Content starts

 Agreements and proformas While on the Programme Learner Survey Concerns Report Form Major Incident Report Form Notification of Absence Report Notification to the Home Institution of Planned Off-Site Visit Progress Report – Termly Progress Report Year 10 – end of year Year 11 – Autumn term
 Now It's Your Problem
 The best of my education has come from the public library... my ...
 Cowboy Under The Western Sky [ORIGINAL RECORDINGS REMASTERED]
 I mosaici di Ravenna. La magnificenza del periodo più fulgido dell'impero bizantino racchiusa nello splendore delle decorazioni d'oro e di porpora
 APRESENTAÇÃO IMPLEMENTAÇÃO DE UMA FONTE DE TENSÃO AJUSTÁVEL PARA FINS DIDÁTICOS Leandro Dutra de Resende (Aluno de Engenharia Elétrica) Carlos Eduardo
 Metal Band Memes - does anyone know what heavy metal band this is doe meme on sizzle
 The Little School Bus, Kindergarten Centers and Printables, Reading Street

Content ends
Content starts

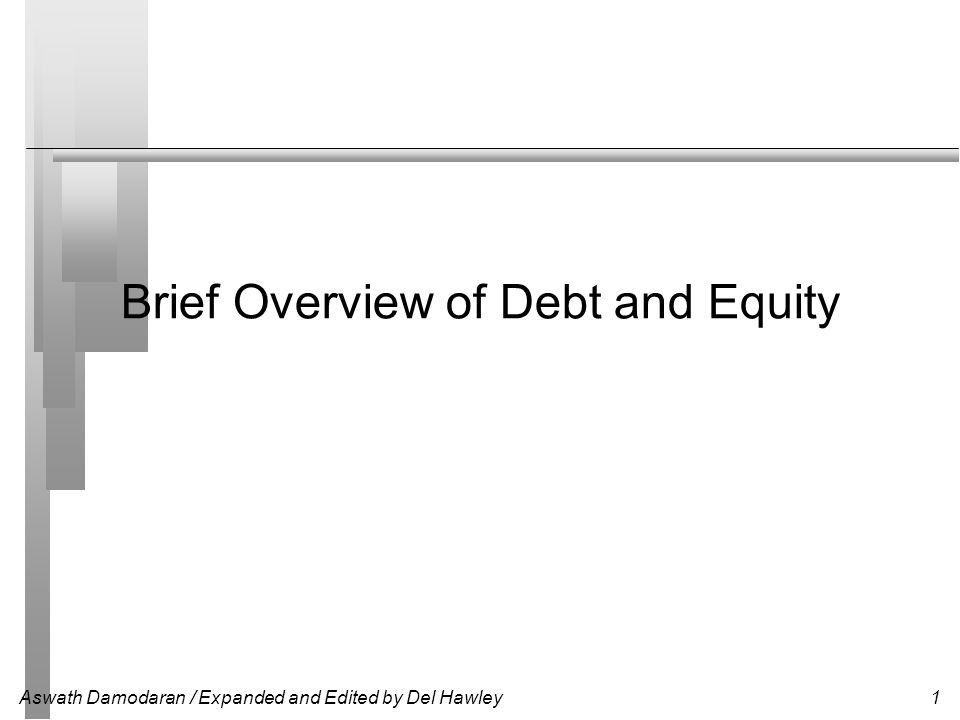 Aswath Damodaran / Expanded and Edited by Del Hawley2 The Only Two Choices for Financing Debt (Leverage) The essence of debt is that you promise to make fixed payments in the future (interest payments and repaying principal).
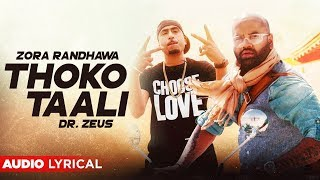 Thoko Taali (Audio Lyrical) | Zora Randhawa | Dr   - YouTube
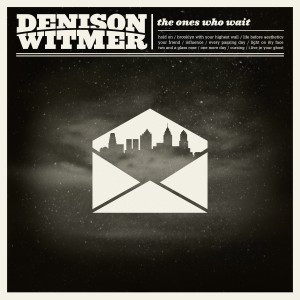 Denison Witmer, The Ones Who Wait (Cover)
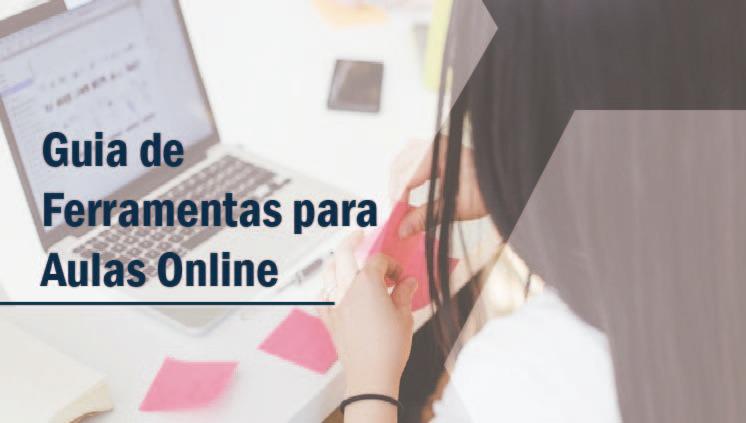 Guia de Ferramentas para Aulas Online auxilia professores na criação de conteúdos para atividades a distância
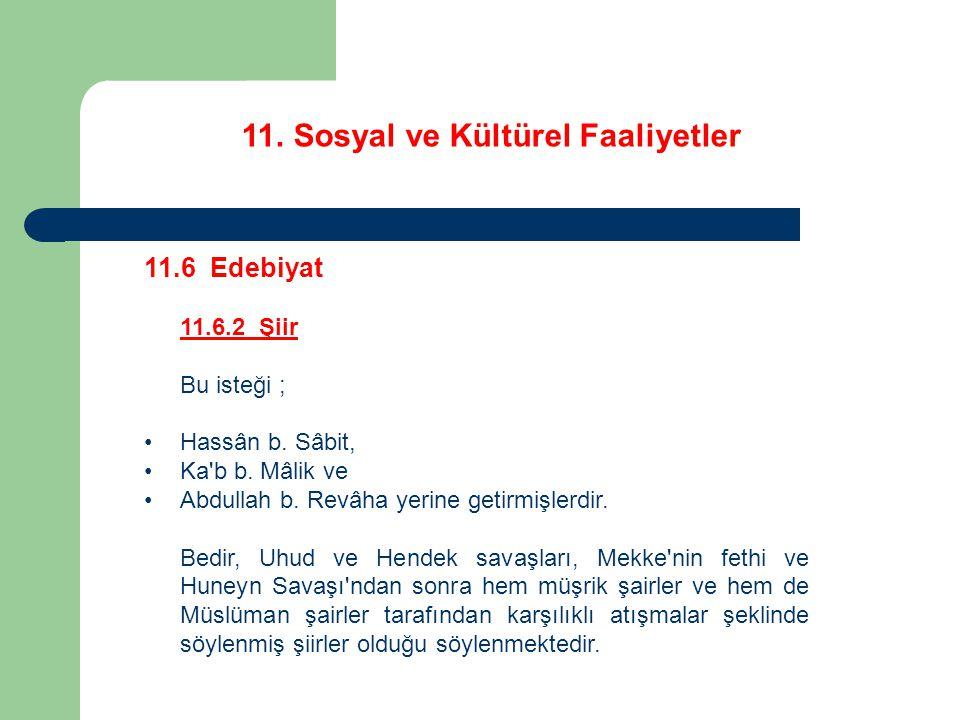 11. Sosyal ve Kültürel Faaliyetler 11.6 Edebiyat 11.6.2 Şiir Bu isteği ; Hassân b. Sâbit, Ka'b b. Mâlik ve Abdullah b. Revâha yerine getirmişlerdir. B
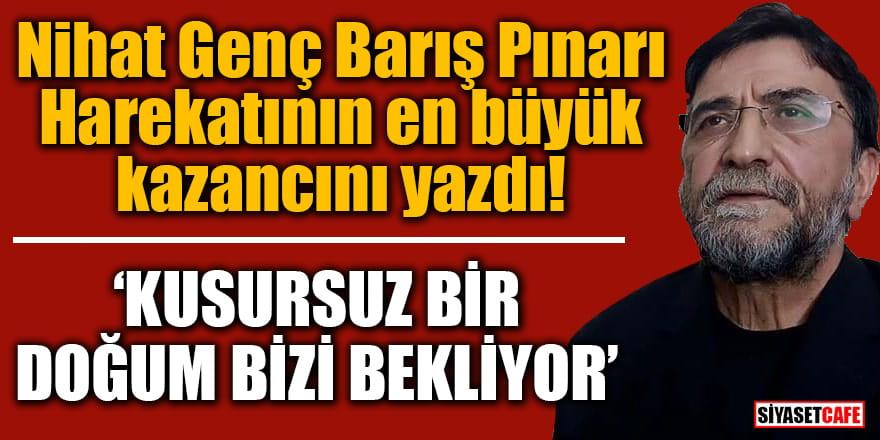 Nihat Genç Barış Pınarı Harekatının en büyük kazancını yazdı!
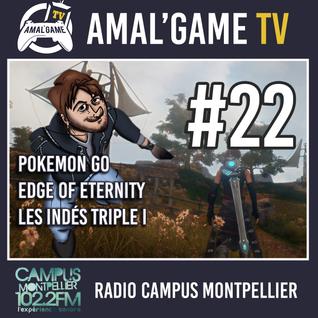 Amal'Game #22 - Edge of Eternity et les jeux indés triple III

Content ends

• [What is expected]:
Using the records above, restate word for word the lines from the one with "Agreements and proformas" through the one with "The Little School", both included.

• [Task response]:
 Agreements and proformas While on the Programme Learner Survey Concerns Report Form Major Incident Report Form Notification of Absence Report Notification to the Home Institution of Planned Off-Site Visit Progress Report – Termly Progress Report Year 10 – end of year Year 11 – Autumn term
 Now It's Your Problem
 The best of my education has come from the public library... my ...
 Cowboy Under The Western Sky [ORIGINAL RECORDINGS REMASTERED]
 I mosaici di Ravenna. La magnificenza del periodo più fulgido dell'impero bizantino racchiusa nello splendore delle decorazioni d'oro e di porpora
 APRESENTAÇÃO IMPLEMENTAÇÃO DE UMA FONTE DE TENSÃO AJUSTÁVEL PARA FINS DIDÁTICOS Leandro Dutra de Resende (Aluno de Engenharia Elétrica) Carlos Eduardo
 Metal Band Memes - does anyone know what heavy metal band this is doe meme on sizzle
 The Little School Bus, Kindergarten Centers and Printables, Reading Street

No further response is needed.